— EXERCISE DIRECTIONS —
Transcribe the part of the dialogue on steadying the mind that opens with the words containing "M:How can an" and closes with "with my mind?".

Legacy YM

Chapter 12 - The Self Stands Beyond Mind

20

Questioner: As a child fairly often I experienced states of complete happiness, verging on ecstasy: later, they ceased, but since I came to India they reappeared, particularly after I met you. Yet these states, however wonderful, are not lasting. They come and go and there is no knowing when they will come back.

Maharaj: How can anything be steady in a mind which itself is not steady?

Q: How can I make my mind steady?

M:How can an unsteady mind make itself steady? Of course it cannot. It is the nature of the mind to roam about. All you can do is to shift the focus of consciousness beyond the mind.

Q: How is it done?

M:Refuse all thoughts except one: the thought 'I am'. The mind will rebel in the beginning, but with patience and perseverance it will yield and keep quiet. Once you are quiet, things will begin to happen spontaneously and quite naturally without any interference on your part.

Q: Can I avoid this protracted battle with my mind?

M:Yes, you can. Just live your life as it comes, but alertly, watchfully, allowing everything to happen as it happens, doing the natural things the natural way, suffering, rejoicing -- as life brings. This also is a way.

Q: Well, then I can as well marry, have children, run a business… be happy.

M:Sure. You may or may not be happy, take it in your stride.

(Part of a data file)
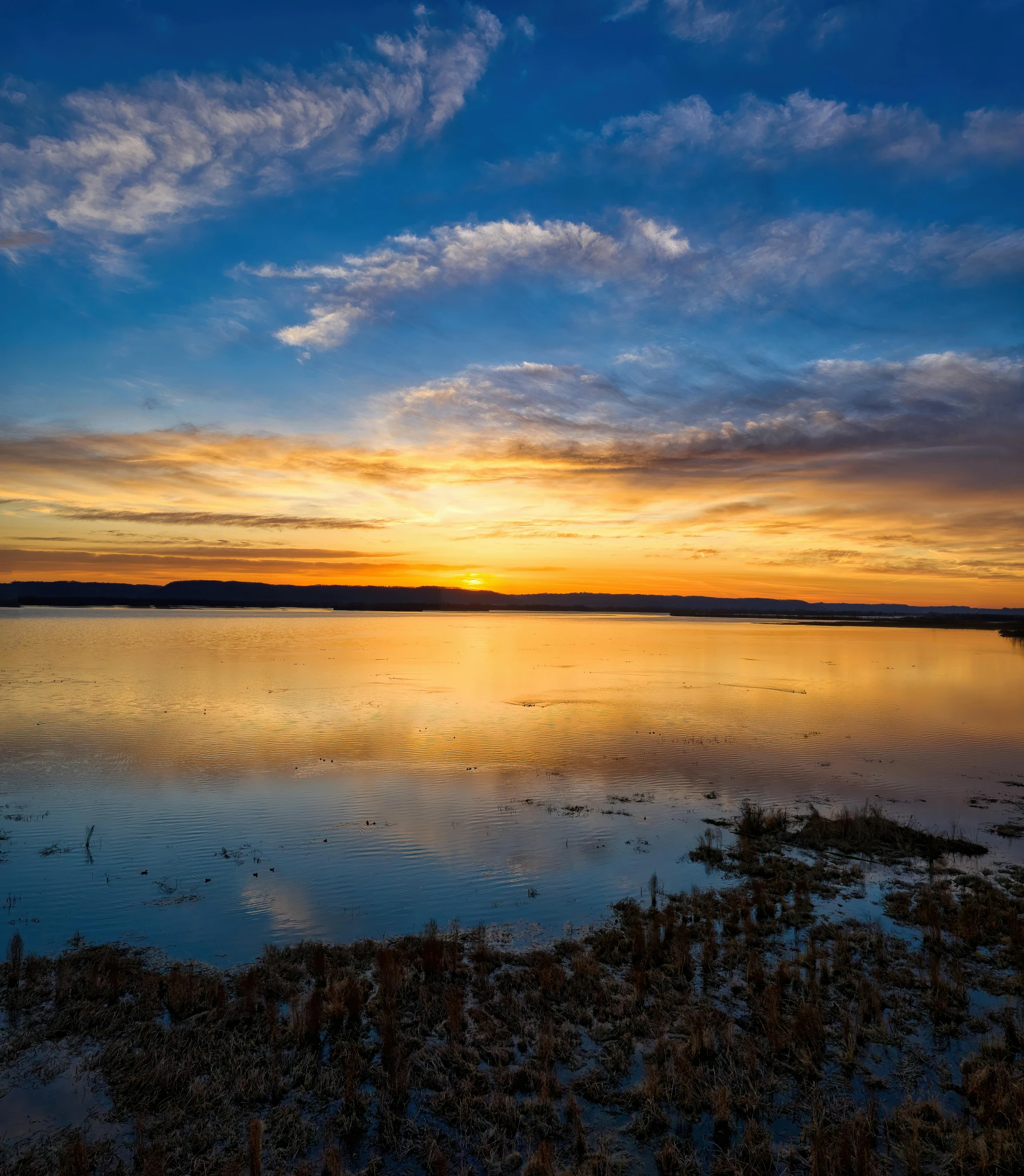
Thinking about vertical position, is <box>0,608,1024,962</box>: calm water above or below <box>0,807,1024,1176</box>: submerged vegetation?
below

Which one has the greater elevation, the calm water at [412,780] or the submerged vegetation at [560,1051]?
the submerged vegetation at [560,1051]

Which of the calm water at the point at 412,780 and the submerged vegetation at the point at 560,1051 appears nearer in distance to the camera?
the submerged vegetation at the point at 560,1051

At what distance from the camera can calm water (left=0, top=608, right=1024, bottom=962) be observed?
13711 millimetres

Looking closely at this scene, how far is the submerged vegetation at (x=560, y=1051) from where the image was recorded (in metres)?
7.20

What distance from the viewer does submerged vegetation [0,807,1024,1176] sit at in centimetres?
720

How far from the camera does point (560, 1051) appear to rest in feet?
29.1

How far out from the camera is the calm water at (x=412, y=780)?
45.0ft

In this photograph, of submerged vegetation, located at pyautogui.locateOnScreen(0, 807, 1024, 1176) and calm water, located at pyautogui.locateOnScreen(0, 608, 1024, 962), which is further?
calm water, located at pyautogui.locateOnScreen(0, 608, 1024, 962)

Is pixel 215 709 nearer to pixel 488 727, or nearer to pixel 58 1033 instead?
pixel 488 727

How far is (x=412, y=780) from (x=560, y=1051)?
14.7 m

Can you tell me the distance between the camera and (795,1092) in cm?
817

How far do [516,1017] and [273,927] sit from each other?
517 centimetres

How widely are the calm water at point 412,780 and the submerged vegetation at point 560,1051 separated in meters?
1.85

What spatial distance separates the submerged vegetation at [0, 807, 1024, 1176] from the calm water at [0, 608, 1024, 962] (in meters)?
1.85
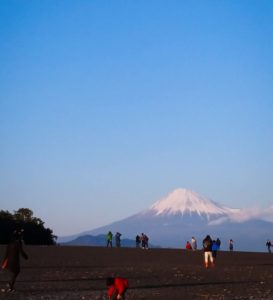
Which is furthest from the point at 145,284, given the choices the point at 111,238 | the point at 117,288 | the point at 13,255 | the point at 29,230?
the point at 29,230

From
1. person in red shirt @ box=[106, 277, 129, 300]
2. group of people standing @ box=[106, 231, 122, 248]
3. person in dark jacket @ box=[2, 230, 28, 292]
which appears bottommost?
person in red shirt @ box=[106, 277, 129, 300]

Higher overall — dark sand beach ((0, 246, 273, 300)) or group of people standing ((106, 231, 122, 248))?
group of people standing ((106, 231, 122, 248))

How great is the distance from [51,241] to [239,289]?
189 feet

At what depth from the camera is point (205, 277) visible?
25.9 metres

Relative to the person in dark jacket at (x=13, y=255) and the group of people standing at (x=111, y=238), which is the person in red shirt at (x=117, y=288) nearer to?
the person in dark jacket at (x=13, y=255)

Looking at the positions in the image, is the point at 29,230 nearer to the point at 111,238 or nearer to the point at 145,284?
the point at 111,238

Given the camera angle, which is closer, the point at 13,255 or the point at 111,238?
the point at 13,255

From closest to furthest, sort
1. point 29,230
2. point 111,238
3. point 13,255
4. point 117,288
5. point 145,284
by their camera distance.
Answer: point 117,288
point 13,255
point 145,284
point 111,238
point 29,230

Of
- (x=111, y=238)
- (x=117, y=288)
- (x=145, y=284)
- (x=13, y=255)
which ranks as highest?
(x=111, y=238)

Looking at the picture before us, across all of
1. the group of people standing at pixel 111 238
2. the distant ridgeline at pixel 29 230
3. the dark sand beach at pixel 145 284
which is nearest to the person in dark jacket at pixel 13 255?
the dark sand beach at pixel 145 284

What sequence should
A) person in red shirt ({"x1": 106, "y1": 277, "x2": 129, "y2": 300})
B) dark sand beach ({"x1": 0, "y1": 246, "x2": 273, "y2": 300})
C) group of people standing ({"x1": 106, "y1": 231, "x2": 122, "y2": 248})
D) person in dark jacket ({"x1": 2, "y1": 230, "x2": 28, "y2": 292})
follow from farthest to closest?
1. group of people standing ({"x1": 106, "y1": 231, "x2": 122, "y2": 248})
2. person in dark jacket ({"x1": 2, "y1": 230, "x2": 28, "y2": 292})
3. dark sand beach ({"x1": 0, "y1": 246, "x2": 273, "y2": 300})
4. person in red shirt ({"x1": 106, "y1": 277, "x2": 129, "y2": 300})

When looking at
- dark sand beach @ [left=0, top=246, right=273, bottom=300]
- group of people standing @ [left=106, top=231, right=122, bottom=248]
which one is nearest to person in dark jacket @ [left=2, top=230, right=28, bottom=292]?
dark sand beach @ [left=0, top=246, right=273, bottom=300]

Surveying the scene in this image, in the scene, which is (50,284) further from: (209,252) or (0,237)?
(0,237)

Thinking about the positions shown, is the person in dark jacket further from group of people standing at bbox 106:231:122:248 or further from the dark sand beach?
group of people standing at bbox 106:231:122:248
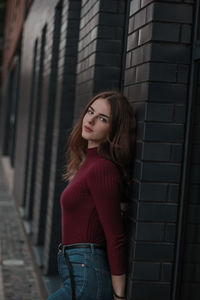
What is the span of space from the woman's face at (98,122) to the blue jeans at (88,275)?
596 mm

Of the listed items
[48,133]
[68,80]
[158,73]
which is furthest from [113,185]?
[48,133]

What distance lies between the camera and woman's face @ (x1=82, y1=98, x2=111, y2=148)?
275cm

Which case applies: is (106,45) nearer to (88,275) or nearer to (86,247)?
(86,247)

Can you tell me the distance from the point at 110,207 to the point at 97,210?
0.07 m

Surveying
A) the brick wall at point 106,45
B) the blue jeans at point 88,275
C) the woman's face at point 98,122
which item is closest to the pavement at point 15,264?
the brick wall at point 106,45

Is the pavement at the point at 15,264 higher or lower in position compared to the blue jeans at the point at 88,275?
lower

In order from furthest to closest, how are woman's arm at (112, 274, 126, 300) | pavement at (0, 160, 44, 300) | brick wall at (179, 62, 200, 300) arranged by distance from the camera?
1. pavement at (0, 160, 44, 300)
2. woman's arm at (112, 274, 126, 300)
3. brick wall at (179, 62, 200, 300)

— WRITTEN SOLUTION —
M:How can an unsteady mind make itself steady? Of course it cannot. It is the nature of the mind to roam about. All you can do is to shift the focus of consciousness beyond the mind.

Q: How is it done?

M:Refuse all thoughts except one: the thought 'I am'. The mind will rebel in the beginning, but with patience and perseverance it will yield and keep quiet. Once you are quiet, things will begin to happen spontaneously and quite naturally without any interference on your part.

Q: Can I avoid this protracted battle with my mind?